[Items drawn from a dataset]
_ _ _ _ _ _ _
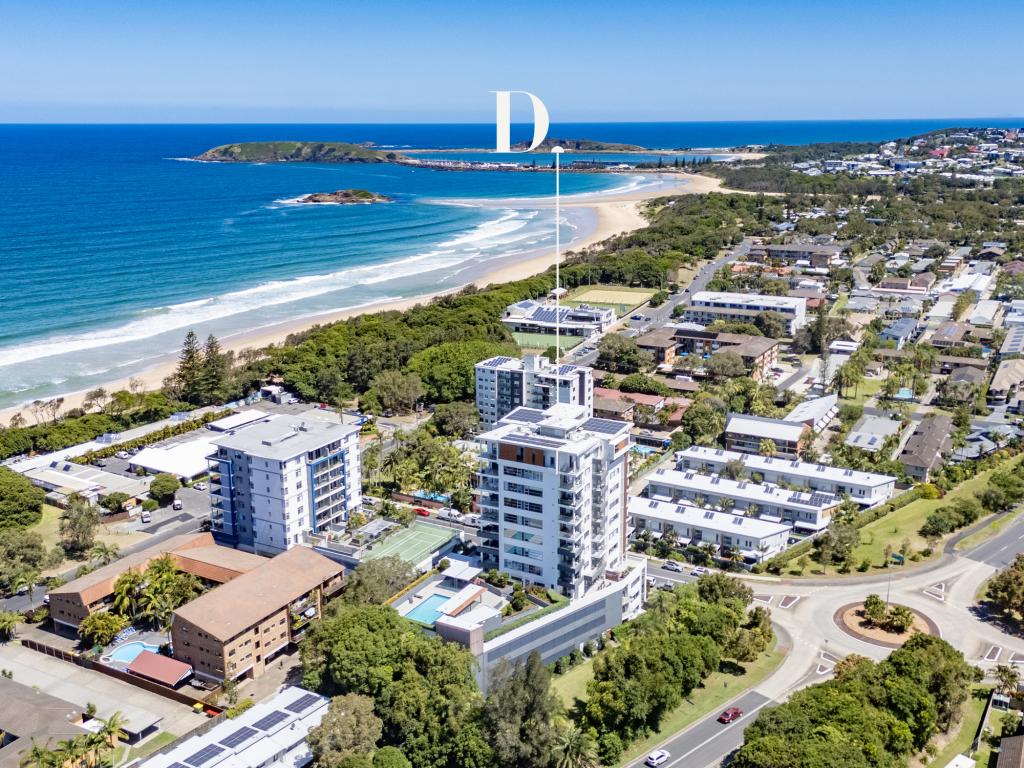30/123 Park Beach Rd, Coffs Harbour, NSW 2450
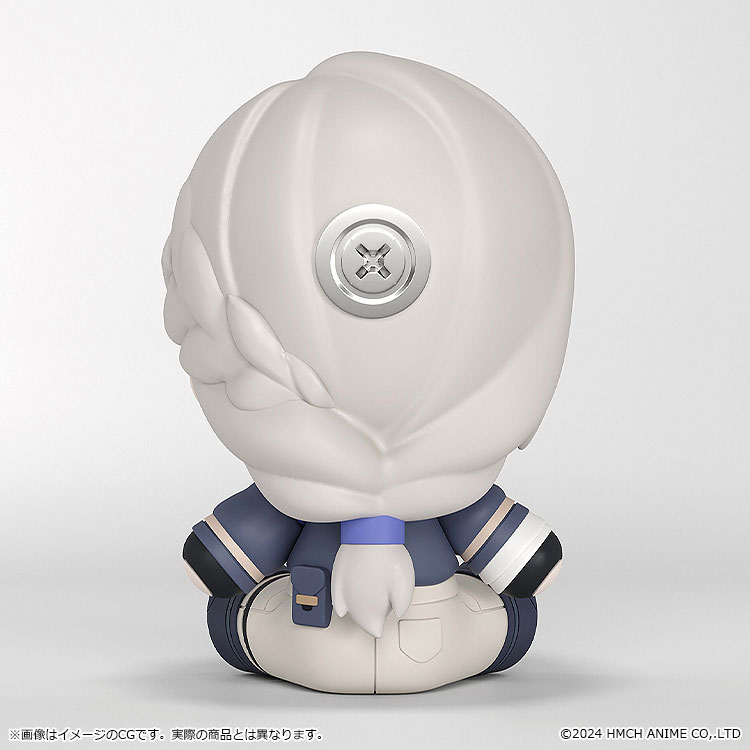 Huggy Secret Good Smile The Legend of Hei II 6Pack BOX(Pre-order)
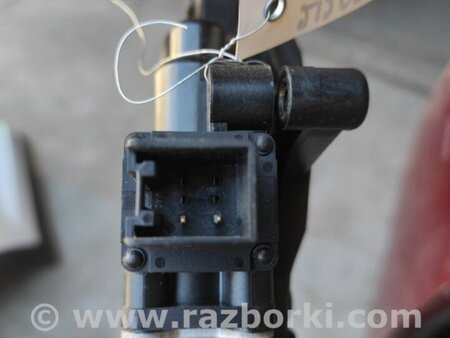 ФОТО Стеклоподъемник для Mazda 3 BL (2009-2013) (II) Киев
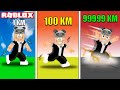 Koşu Oyunu Bölüm 2 !! - Roblox RunStar Simulator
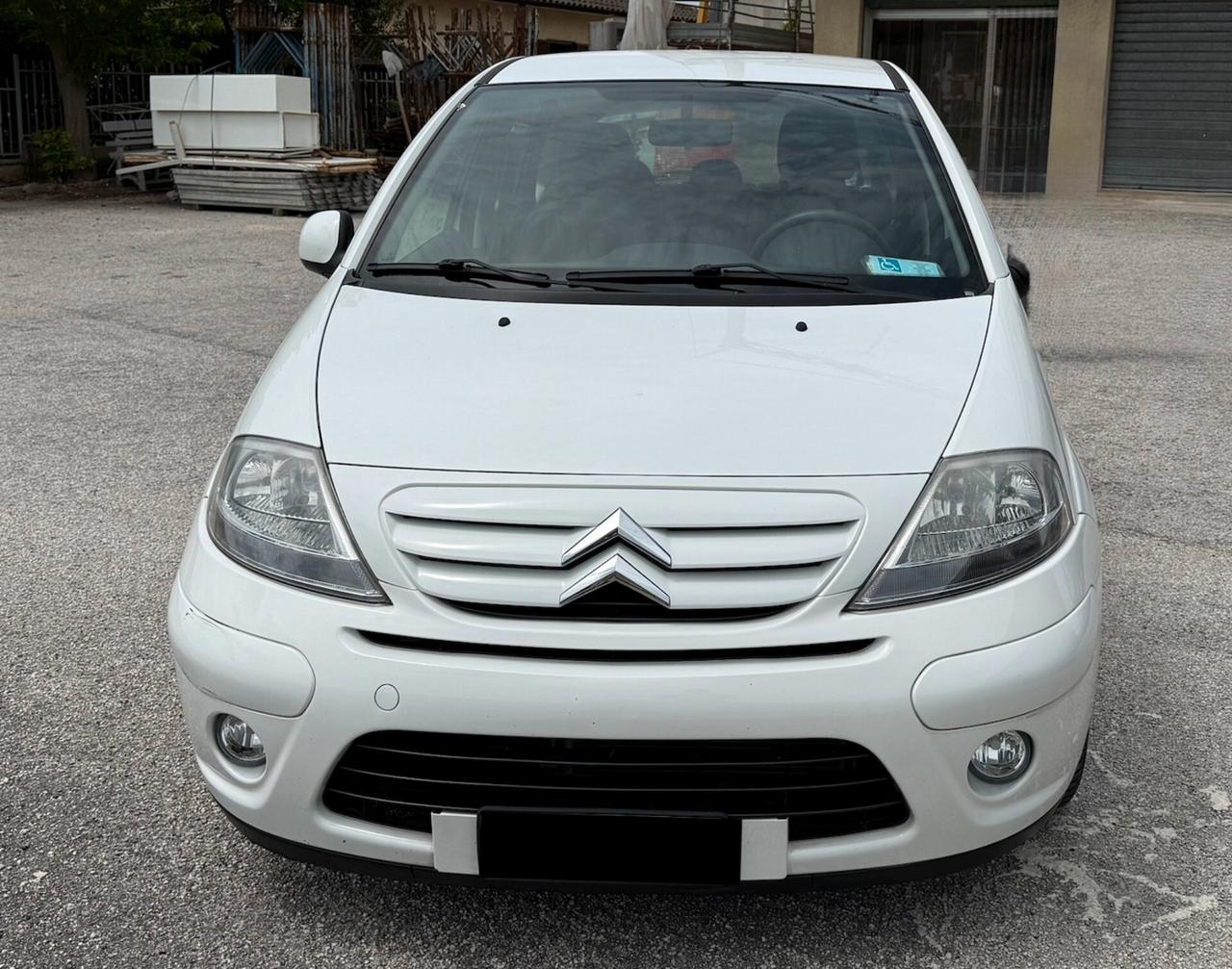 Citroen C3 1.1Perfect GPL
_ _ _ _ _ _ _
▸ **Instruction**
Update the items by replacing "Pre-order" with "Preorder", leaving every other character unchanged. Omit the pictures from the output.

▸ **Exercise response**
30/123 Park Beach Rd, Coffs Harbour, NSW 2450
 Huggy Secret Good Smile The Legend of Hei II 6Pack BOX(Preorder)
 ФОТО Стеклоподъемник для Mazda 3 BL (2009-2013) (II) Киев
 Koşu Oyunu Bölüm 2 !! - Roblox RunStar Simulator
 Citroen C3 1.1Perfect GPL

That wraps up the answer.